Were there any artists that you picked out in particular from the nightclub?

No—some times it wasn’t even an artist, but just beeps and mashups by the DJ. Then we got some samples from people outside–street teams and people lining up out the door. We really were just aiming to sample the music’s beat time, you know?


I’m gonna take you back a little bit: what can you tell me about a band you were in during the late 90s called Gypsy Sol?

Yes—that was actually the early 90s! I started with them in the fall of 1992—I was 16, and we did our first cross Canada tour in 1993. What can I say? It was a bunch of funky high school cats from Toronto. What was cool about it was that every weekend we would go out and play universities, and then I would have to be bright-eyed and bushy tailed on Monday morning to go to high school. Then on Friday afternoon, I’d load out to go to Queens or Western or Montreal or Guelph—it was an awesome life.


Another project you have: you are of course Evan, but I understand you use the rap moniker of “Absobibi”.

That’s right, and I got 3 videos on Youtube right now! One is “It’s BBQ Time”, one represents Montreal history and the Olympics, and the last one is about the bike sharing network in Montreal. Check it out!


I also understand you’re a big fan of Hip Hop—what are some of your favourite records?

As a kid recording music in the 90s, I had the privilege to be around in what I consider to be the Golden Era of hip hop. A Tribe Called Quest and all those mid-90s hip-hop records were a huge influence on me and us as a band. In Da Gryptions I’m kinda the hook guy—but those old records were so huge.

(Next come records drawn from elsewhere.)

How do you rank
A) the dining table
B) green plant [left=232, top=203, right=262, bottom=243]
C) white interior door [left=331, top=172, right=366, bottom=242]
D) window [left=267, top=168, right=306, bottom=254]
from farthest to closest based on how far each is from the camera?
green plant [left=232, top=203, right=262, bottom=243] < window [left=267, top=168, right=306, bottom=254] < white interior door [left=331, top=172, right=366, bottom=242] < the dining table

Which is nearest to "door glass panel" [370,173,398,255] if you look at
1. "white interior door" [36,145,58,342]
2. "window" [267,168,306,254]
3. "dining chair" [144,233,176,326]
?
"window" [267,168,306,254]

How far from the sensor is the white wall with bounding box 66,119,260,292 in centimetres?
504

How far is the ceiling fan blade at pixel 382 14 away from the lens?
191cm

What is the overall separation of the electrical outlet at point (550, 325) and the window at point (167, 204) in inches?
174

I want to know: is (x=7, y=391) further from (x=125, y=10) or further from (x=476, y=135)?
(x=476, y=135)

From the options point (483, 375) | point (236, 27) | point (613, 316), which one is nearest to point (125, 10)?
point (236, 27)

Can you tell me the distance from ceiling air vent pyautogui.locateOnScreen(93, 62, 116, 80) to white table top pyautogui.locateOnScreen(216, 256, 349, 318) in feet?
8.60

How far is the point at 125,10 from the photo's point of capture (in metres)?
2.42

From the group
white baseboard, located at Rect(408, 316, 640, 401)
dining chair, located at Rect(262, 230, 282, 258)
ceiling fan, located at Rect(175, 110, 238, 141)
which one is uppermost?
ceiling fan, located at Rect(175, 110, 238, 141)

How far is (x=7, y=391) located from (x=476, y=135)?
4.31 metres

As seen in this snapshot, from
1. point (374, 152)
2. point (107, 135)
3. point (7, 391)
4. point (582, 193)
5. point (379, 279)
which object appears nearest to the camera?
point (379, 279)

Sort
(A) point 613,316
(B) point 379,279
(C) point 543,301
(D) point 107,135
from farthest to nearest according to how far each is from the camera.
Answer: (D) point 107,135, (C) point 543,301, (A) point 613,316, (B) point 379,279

What are your thoughts on Illmatic?

I put that in my top 10 desert island records.. the first time I heard that and 36 Chambers and the first Common record was just really groundbreaking for me—almost dangerous.


Talking about your record now, you guys have been playing together for a decade. How has the way you guys record music changed?

I think the biggest thing that’s given us success over the years is that we all have our own role in how we write and perform music. What I do is essential to what Patty does, which is essential to Amy’s process. I don’t think it’s changed over the years; what’s kinda different with this record is that there were times that we would walk into the studio at 11:30 and decide to write a song that day, and by 5:30 we’d have one. With every record there’s a little sketch of music that starts it, and often the songwriters are inspired by the vibe of it, and they write lyrics and melodies to that. What gives us legs is that we really rely on each other.


You’re on your tour with Hey Rosetta! Any stories from your adventures together?

They put together this incredible dance routine—4 of them. It’s like this retro-work gear thing for a tune that we do. They did it twice in Toronto: I hope we see it again. I thank them every night before we go on stage, because they really are an incredible group of musicians…It’s been so lovely being able to listen to that music every night. You know what we have to do? Figure out something we can do every night during their set. I was thinking maybe just running up with a tuba and playing on their tracks. Something to return that generosity.


They are super influenced by traditional music. Maybe plan out a little traditional jig?

Ohh…no way. Nope. That would be terrible.


Well I thought it was a good idea. A lot of bands as they go through high school have some truly terrible names they use. What is the worst name you’ve ever performed under?

Our drummer, Patty Mcgee, once had a band called “Shepherds Pie”. That is the grossest name I’ve ever heard. I have some names, but you know, Patty takes the cake. It’s just the worst.


My final question: what’s next?

We’re gonna tour until the fall, and then—with a band like us, going on our 8th record, it’s going to take something special to get back to it. So I think we’re going to take some time and try to draw on some new inspiration and not rush things—to do something with meaning. We’re trying to put a really small legacy together, and we’re trying to make records—not just collections of songs. We really enjoy this tour. It’s the most fun I’ve had playing in a band and it’s been an amazing year so far. I want to keep that going.

Stars will be playing at the Vogue on February 27th with Hey Rosetta!